*Passage*:
----------------------------------------

By Meghan Kita

This article orginally appeared in the Spring 2020 issue of Muhlenberg Magazine.

On their first full day in Havana, the 18 Muhlenberg students and two professors who traveled to Cuba over winter break encountered a scene out of a stock image of the city: a line of enormous and colorful American cars from the 1950s. The drivers waited outside the José Martí Memorial, a towering structure that offers visitors panoramic views of the city, knowing that tourists love to take pictures with—and pay for rides in—these classic cars.

“We had talked about this in class,” says Janine Chi, associate professor of sociology, who co-teaches the Bodies & Identities in Contemporary Cuba course with Cathy Marie Ouellette, associate professor of history. “We had read several articles about America’s longing for Cuba to be stuck in the past or the Americans’ picture of the past in Cuba, pre-revolution: rum, dancing, girls...the Tropicana, which is still there. The students were happy to critique that in class, pooh-poohing all of it.”

But as the group walked to the bus, Chi and Ouellette noticed almost all the students snapping photos of the cars. Some even went over to pose with them, though they wouldn’t be able to share the images until their return to the United States—their phones didn’t work in Cuba, and the task of finding reliable WiFi was not built into the week’s packed itinerary. On the bus, Chi called them out. The students looked sheepish.

“That’s when they realized that it’s one thing to read something and get wrapped up in the theory, but it’s another thing to see themselves in action,” she says. “I said, ‘The thing is for you to recognize when those moments are happening. It’s for you to now be able to reflect back.’”

ACADEMICS ABROAD

Reflection is a key component of all the College’s integrative learning courses, a designation bestowed on courses that require students to examine the subject matter from at least two distinct perspectives. Since 2017, Muhlenberg has required all students to complete at least one integrative learning course in order to graduate, recognizing that exposure to a range of perspectives and disciplines is the core of a liberal arts education. Muhlenberg Integrative Learning Abroad (MILA) courses, of which Chi and Ouellette’s Cuba course is one, predate that revision to the curriculum—the first MILAs took place in 1999.

“Even before we had the integrative learning designation, MILA courses were one of our greatest examples of integrative learning,” says Dean of Global Education Donna Kish-Goodling.

All MILAs involve a semester of learning at Muhlenberg and a one- to three-week period spent off-campus with faculty. The majority are team taught, like the Cuba MILA, and many take place every two or three years (Chi and Ouellette first took students to Cuba in January 2018). Still, the differences between MILAs far outnumber their similarities.

“The MILAs span science, social science, the humanities and the performing arts,” Kish-Goodling says. “You don’t have to participate in one that’s your major—they’re open to non-majors. They allow students to broaden their entire liberal arts experience. And, MILAs give an alternative for students to get an abroad experience without having to go for an entire semester for academic reasons, athletic reasons or personal reasons.”

Americans live in such a global world of comfort. We’re not multilingual. We don’t try to be multilingual. We don’t know how to embrace and experience the rest of the world. If you prepare students and take them to places they wouldn’t go on their own, then you teach them how to engage with the world.

Cathy Ouellette

Many MILAs offer the opportunity to learn about and travel to places in the “Global South,” Ouellette says, meaning the low- and middleincome countries in Latin and South America, Africa and southern Asia. (See “Upcoming MILAs at a Glance,” page 45, to learn about the four other MILAs being offered this year.) Students who spend a full semester outside the United States more frequently select destinations that are in Europe, where 84 percent of those students chose to study during the 2018-2019 academic year.

----------------------------------------

*Dataset section*:
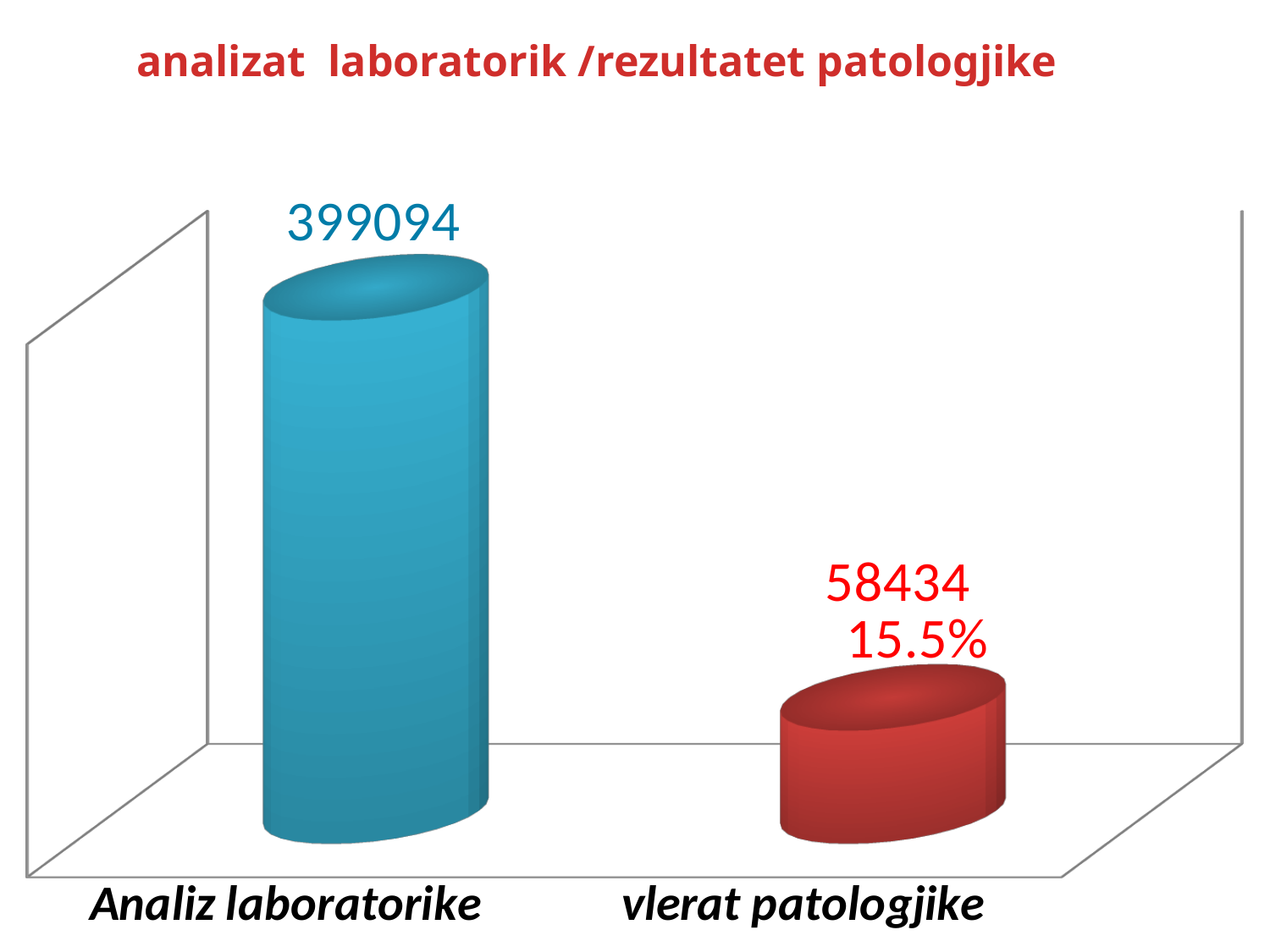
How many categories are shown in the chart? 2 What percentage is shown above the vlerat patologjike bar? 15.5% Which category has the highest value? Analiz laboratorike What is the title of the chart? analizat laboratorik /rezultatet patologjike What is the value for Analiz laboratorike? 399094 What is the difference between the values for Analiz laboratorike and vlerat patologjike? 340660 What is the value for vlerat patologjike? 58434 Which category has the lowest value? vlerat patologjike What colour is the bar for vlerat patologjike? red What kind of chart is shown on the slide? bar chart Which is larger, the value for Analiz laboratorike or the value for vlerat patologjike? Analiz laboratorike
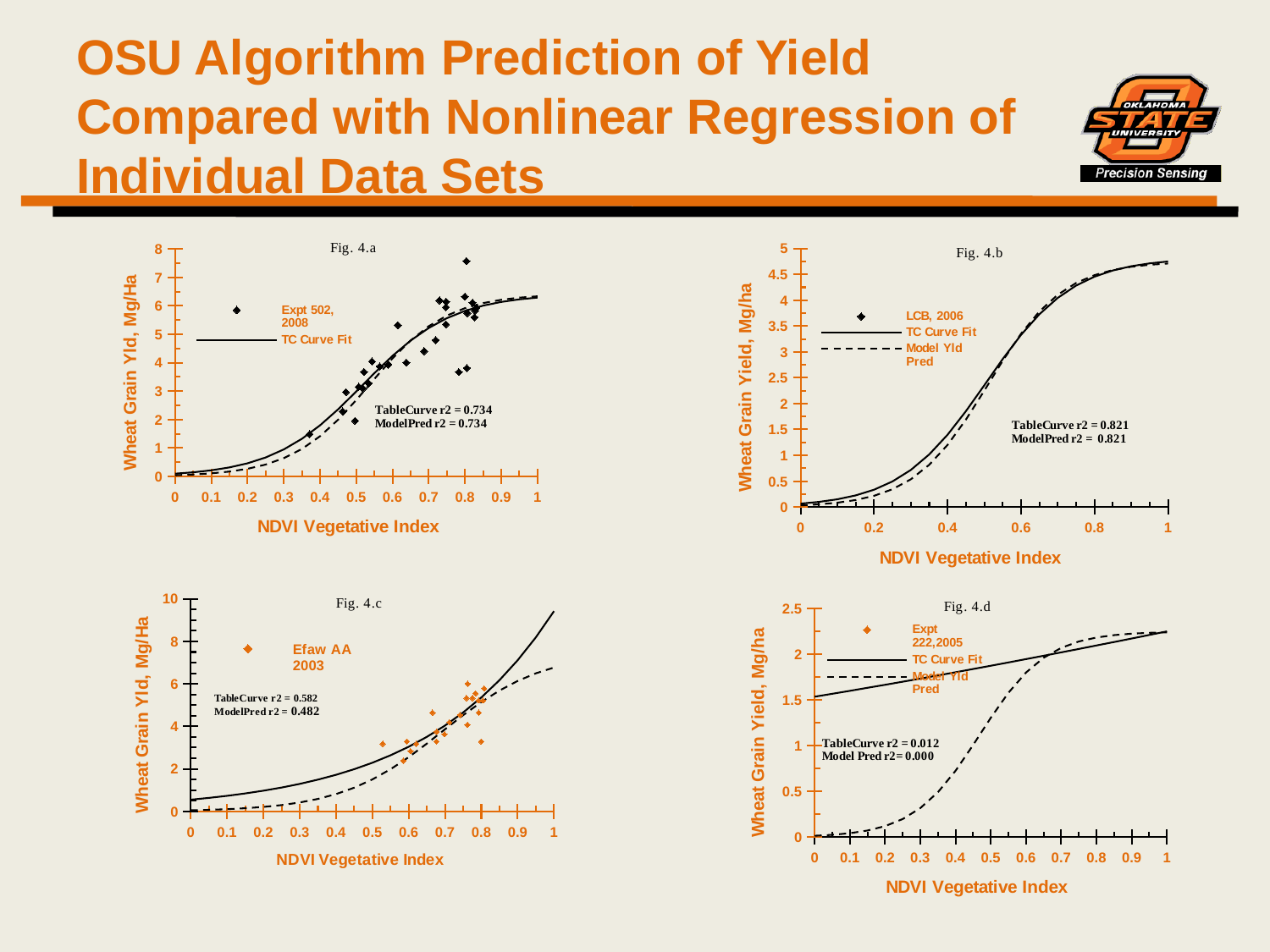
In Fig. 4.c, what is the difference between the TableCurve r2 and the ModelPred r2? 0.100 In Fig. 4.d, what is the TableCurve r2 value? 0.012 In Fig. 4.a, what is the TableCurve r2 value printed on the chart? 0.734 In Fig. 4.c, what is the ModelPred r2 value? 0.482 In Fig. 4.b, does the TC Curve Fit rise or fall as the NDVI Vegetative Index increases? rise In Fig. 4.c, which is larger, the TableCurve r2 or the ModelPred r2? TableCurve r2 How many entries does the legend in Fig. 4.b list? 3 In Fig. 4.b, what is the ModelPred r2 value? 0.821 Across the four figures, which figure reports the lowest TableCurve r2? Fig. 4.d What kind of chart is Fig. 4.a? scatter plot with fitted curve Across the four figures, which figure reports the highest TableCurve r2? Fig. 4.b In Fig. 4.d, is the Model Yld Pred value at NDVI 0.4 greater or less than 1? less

----------------------------------------

*Work to complete*:
• A. Write out everything in the study-abroad article from "All MILAs involve" down to "outnumber their similarities.", word for word.
• B. Carry the article about Muhlenberg's abroad courses forward past its final sentence.

*Results of the tasks*:
• A.
All MILAs involve a semester of learning at Muhlenberg and a one- to three-week period spent off-campus with faculty. The majority are team taught, like the Cuba MILA, and many take place every two or three years (Chi and Ouellette first took students to Cuba in January 2018). Still, the differences between MILAs far outnumber their similarities.

• B.
“Americans live in such a global world of comfort. We’re not multilingual. We don’t try to be multilingual. We don’t know how to embrace and experience the rest of the world,” Ouellette says. “If you prepare students and take them to places they wouldn’t go on their own, then you teach them how to engage with the world.”

INSIDE THE CLASSROOM

Cuba is an increasingly difficult place to go on one’s own: Americans have been able to travel there since 2015, but the Trump administration has taken steps to restrict access (by banning cruise ships from docking there, for example).

Andrea Kayla Rodriguez ’21, an international studies major with minors in Latin American & Caribbean studies and Spanish, was aware of the country’s reputation: “Prior to this course, the only things I knew about Cuba were obviously about the revolution and Fidel Castro’s time in power, the dictatorship, the typical U.S. narrative that Cuba is evil because of its socialist system,” she says. “You’re not supposed to travel there because it’s dangerous.”

Chi and Ouellette spent the fall semester challenging that narrative in the classroom, approaching Cuba’s last century of history and its present-day reality from two distinct (and sometimes divergent) perspectives—that of a sociologist and that of a historian. For example, the two disagreed on the merits of a documentary about Cuban rap they watched with the students, and the students, in their reflection papers, ended up equally divided.

These moments of opposition are, in a way, the point of all Muhlenberg’s integrative learning courses...and they often make students squirm. “For me, that discomfort—recognizing it on a student’s face or in their words—is what we’re in the classroom for,” Ouellette says. “That is a real moment of acknowledgment that there is no one fixed answer.”

“There’s no specific right answer. There are better answers,” Chi adds. “When you’re teaching your own course, you’re assuming everyone else thinks the same way you do. You don’t even realize the training you’ve had until you encounter someone who’s been trained differently. Then, you’re forced to deal with the idea that you’re looking at something from a point of view.”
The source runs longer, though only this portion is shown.